Synthetic Dataset Generation
Testing Datasets are the core of the data-driven development process. You can create and define your own dataset with granular details for evaluation purposes.
Creating a Dataset
To create a dataset, you need to provide a name and a description. You can also provide a list of tags to help you organize your datasets.

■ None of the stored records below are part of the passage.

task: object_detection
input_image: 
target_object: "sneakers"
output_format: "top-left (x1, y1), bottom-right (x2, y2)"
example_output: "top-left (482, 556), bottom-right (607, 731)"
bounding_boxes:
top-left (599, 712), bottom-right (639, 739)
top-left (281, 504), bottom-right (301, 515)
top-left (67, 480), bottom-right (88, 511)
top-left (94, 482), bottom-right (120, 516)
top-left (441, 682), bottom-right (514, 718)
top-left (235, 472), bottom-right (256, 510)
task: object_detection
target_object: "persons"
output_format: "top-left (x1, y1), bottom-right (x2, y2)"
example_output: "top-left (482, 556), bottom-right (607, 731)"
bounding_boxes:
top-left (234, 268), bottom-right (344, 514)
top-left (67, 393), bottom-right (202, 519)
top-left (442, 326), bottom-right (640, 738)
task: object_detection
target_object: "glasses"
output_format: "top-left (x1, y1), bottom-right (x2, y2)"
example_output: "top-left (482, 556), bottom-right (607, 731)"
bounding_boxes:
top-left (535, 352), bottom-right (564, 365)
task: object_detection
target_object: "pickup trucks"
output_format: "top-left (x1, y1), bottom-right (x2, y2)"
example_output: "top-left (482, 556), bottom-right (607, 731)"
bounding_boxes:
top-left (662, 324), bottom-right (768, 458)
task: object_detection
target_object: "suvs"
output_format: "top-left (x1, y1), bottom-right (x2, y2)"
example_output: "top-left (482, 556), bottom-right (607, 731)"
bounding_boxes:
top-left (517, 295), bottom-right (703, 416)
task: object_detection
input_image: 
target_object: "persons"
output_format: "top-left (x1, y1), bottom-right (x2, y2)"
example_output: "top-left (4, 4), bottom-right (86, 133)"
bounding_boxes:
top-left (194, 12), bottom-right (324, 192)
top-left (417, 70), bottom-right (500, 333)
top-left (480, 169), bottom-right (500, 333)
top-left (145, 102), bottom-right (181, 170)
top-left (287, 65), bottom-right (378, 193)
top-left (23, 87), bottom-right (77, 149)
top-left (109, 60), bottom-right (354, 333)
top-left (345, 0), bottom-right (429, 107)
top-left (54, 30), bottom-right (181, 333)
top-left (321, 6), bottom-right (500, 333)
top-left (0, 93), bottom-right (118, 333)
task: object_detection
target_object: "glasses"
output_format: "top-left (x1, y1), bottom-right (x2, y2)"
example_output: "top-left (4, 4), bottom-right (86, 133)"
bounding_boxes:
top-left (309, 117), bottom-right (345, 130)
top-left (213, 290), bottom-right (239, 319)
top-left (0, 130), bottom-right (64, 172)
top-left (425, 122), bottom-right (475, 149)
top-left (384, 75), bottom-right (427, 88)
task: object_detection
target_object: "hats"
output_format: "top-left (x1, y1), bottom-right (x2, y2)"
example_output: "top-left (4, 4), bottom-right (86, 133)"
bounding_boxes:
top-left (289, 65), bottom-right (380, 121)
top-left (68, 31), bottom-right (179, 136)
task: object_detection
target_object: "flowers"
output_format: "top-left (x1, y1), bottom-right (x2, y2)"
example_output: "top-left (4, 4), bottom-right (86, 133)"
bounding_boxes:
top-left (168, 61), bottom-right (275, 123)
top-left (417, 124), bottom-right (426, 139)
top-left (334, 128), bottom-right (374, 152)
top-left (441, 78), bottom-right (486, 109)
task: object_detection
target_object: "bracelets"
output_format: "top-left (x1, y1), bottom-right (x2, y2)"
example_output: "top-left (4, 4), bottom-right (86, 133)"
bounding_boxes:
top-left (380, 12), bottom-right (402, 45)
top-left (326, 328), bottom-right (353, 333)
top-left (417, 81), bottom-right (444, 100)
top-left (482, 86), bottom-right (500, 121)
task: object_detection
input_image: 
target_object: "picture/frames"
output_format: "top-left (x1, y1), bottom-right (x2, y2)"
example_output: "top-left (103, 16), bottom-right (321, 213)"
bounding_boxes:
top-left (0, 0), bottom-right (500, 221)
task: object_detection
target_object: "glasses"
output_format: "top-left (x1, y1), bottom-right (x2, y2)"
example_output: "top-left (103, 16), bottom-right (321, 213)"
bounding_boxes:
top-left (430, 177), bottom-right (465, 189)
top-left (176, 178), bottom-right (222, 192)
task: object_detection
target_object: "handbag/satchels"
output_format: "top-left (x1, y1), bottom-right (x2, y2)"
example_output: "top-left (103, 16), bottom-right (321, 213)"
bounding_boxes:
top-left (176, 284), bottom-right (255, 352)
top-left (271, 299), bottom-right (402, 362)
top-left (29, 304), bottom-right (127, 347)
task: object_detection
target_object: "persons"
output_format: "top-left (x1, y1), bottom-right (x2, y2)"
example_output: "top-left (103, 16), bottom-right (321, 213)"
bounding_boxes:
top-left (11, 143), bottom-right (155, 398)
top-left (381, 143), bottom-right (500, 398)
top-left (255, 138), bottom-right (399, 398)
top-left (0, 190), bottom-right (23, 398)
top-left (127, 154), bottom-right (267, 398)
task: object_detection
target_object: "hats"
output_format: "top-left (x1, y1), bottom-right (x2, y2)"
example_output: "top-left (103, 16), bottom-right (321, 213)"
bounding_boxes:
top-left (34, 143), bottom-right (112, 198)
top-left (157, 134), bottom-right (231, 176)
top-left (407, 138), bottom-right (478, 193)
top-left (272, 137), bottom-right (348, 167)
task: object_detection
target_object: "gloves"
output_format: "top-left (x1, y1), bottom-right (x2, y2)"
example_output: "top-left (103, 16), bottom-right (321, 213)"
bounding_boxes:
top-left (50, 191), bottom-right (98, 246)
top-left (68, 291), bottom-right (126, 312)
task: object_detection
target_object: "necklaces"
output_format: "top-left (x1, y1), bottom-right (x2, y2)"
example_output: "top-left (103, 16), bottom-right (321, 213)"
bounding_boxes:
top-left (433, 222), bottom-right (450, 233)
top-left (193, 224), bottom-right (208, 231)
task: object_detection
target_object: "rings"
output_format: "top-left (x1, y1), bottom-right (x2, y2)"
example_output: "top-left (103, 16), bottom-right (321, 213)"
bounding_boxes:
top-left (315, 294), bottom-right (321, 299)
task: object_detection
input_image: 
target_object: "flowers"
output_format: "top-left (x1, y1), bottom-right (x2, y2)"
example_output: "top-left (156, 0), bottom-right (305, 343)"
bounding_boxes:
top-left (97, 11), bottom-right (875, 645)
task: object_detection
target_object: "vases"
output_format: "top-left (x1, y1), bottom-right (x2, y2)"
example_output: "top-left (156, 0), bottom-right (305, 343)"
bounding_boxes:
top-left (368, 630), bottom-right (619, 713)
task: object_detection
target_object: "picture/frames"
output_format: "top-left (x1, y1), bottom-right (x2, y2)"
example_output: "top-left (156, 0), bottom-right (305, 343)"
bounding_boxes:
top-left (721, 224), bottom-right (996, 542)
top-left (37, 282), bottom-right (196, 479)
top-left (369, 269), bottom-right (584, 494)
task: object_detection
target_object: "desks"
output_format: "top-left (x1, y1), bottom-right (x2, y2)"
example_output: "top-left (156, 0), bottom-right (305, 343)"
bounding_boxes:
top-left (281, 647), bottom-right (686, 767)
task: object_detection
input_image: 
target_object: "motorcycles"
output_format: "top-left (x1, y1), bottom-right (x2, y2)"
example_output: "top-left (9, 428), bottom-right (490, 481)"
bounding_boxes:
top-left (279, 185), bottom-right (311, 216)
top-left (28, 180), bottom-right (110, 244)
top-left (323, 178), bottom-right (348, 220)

Suppose we have a list of dictionaries, each representing a datum in the data
variable.
To create a dataset, you can use the following:
from relari import Dataset
dataset = Dataset.from_data(data)
each datum is required to have a uid
filed with a unique identifier for the datum.
If the uid
is not provided, the system will generate a unique identifier for you.
Manifest
A dataset has an associated a manifest. The manifest file is a YAML file that contains:
- the dataset name
- the dataset description
- the list fields of each datum in the dataset, their types and their descriptions (ground truth fields are marked as such)
- the dataset license
An example of a manifest file is:
name: Paul Graham's Essays
description: Paul Graham's Essays Q&A
format: jsonl
license: MIT
fields:
uid:
description: Unique identifier for the filing
type: UID
question:
description: The question asked by the user
type: str
ground_truth: false
ground_truth:
description: The correct answer to the question
type: List[str]
ground_truth: true
ground_truth_context:
description: Ground truth contexts
type: List[str]
ground_truth: true
The manifest is not mandatory, but it is recommended to provide it to help users understand the dataset. If not provided the system will generate a manifest for you assuming all fields are not ground truth fields.
Uploading a Dataset
To upload a dataset, you can use the CLI:
relari-cli datasets new PROJECT_ID DATASET_FOLDER_OR_FILE
and check the status of the upload with:
relari-cli datasets ls PROJECT_ID
Notice that the name of the dataset is specified in the manifest file.
Or, alternatively, you can use the SDK:
from relari import RelariClient, Dataset
client = RelariClient()
proj = client.projects.find(name="RAG")
dataset = Dataset("data/paul_graham/dataset") # dataset folder or file
dataset.name = "Paul Graham" # set the dataset name
info = client.datasets.create(project_id=proj["id"], dataset=dataset)
print("Dataset ID:", info)
Downloading a Dataset
To download a dataset, you can use the CLI:
relari-cli datasets get DATASET_ID OUT_DIR
or the SDK:
dataset = client.datasets.get(DATASET_ID)
The dataset is downloaded as a Dataset
object.
All fields marked as ground truth fields are not retrieved.